> **Task statement**:
Count the lines below that contain the string "pyautogui". Give only the number.

> **Information given**:
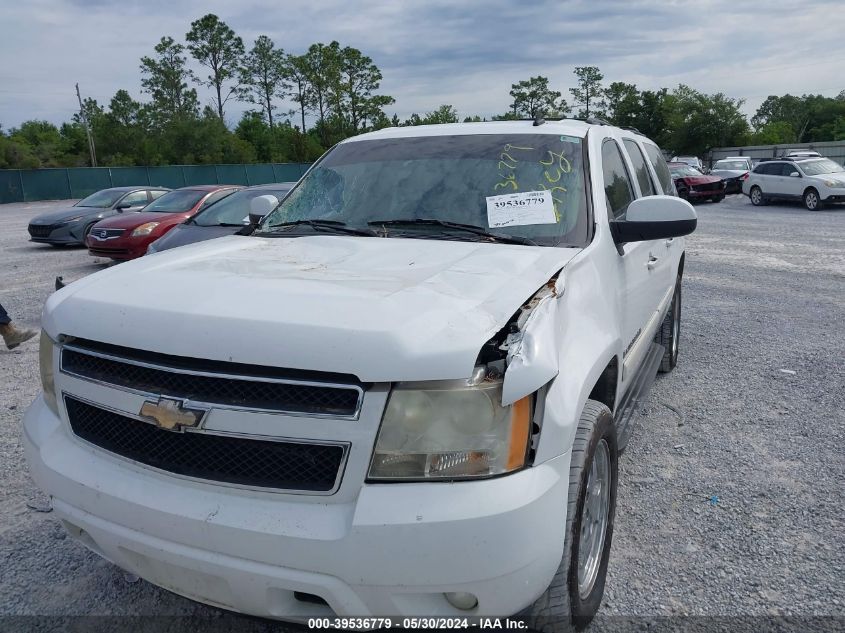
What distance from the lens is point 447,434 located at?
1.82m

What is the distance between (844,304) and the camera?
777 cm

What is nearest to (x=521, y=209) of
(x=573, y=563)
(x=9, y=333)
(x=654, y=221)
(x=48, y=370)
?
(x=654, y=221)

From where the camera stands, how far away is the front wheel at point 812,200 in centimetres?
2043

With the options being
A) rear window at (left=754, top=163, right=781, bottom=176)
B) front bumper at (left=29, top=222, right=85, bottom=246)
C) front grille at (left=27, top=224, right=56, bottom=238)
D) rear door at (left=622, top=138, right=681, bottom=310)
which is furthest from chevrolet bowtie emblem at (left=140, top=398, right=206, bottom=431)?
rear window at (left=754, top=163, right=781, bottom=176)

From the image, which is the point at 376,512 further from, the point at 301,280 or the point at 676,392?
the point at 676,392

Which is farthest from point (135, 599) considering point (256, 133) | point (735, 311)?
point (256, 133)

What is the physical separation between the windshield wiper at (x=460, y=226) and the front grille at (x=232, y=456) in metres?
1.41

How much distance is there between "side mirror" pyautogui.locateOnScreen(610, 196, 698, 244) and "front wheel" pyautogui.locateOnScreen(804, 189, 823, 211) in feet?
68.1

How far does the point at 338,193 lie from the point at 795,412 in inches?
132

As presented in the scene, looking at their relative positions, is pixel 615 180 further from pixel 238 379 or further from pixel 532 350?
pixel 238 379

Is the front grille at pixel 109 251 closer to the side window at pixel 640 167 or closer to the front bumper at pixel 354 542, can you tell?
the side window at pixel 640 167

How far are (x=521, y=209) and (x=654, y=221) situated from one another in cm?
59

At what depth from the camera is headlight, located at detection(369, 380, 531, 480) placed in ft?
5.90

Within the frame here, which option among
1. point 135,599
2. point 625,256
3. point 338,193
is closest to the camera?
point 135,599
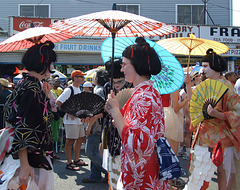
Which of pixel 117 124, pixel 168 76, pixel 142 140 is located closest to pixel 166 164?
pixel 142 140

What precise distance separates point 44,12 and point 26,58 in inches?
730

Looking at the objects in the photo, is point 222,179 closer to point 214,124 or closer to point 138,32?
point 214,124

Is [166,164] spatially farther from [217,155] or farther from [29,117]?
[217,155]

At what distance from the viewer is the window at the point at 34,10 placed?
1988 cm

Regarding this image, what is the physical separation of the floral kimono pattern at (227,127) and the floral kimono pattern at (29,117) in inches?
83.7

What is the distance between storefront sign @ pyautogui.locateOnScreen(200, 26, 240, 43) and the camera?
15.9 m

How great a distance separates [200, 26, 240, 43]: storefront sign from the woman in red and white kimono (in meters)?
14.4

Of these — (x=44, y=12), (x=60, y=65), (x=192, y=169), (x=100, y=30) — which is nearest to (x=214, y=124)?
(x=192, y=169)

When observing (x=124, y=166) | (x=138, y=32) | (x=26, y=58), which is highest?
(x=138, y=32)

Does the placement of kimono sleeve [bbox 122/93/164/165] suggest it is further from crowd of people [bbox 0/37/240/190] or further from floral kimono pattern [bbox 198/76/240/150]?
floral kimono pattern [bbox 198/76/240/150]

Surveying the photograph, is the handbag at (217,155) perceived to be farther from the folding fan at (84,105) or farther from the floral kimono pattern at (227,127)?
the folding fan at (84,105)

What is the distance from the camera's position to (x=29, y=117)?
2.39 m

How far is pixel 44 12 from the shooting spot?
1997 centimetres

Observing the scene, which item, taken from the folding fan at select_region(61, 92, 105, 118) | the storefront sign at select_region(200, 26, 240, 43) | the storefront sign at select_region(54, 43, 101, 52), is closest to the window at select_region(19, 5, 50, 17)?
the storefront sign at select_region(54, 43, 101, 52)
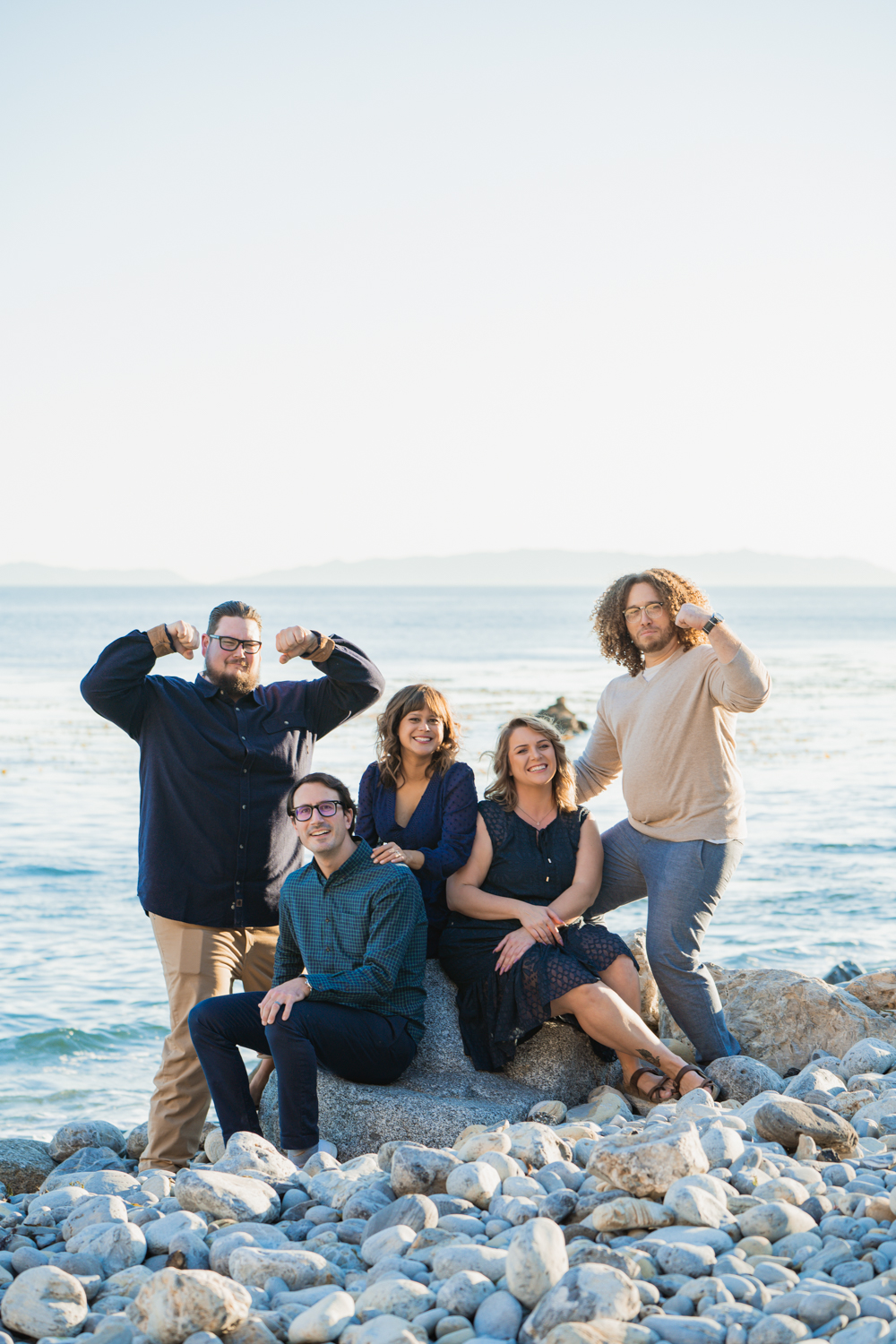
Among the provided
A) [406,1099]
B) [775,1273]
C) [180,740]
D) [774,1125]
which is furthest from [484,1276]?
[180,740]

==

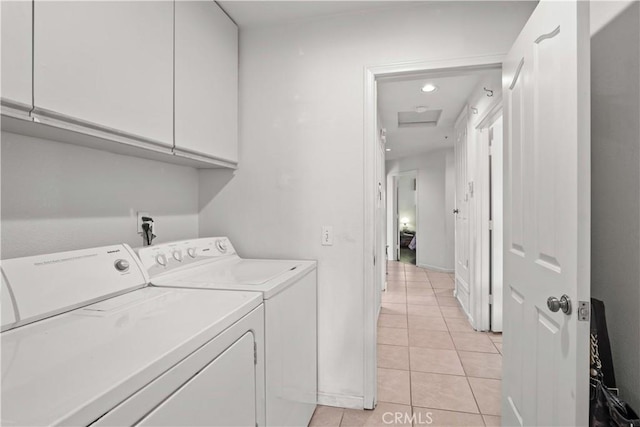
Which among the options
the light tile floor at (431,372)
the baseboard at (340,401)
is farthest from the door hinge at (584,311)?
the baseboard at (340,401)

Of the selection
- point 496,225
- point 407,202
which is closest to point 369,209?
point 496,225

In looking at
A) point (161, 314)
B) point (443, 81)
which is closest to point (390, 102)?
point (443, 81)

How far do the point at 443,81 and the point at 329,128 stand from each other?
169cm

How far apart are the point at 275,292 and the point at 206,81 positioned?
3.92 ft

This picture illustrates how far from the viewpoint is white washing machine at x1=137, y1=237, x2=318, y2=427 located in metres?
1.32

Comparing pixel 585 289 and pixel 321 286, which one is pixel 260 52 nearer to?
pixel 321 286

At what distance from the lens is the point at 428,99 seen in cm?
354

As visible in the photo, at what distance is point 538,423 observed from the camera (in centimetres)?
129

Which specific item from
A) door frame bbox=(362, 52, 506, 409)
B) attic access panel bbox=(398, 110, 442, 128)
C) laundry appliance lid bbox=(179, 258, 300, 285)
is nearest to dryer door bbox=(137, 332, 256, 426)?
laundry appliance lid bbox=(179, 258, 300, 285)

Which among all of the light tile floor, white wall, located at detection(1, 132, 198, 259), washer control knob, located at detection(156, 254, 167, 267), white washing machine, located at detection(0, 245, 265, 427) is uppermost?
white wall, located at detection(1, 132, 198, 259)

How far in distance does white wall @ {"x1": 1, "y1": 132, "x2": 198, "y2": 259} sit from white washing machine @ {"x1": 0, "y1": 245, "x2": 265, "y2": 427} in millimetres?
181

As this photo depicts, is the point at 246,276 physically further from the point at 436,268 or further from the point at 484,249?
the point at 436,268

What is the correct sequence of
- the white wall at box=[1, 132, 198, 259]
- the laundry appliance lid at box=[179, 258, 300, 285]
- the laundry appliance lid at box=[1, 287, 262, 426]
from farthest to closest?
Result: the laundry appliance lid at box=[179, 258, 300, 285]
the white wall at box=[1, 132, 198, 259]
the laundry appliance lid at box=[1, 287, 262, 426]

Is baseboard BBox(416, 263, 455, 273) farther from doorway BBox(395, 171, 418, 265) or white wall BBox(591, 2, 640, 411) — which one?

> **Answer**:
2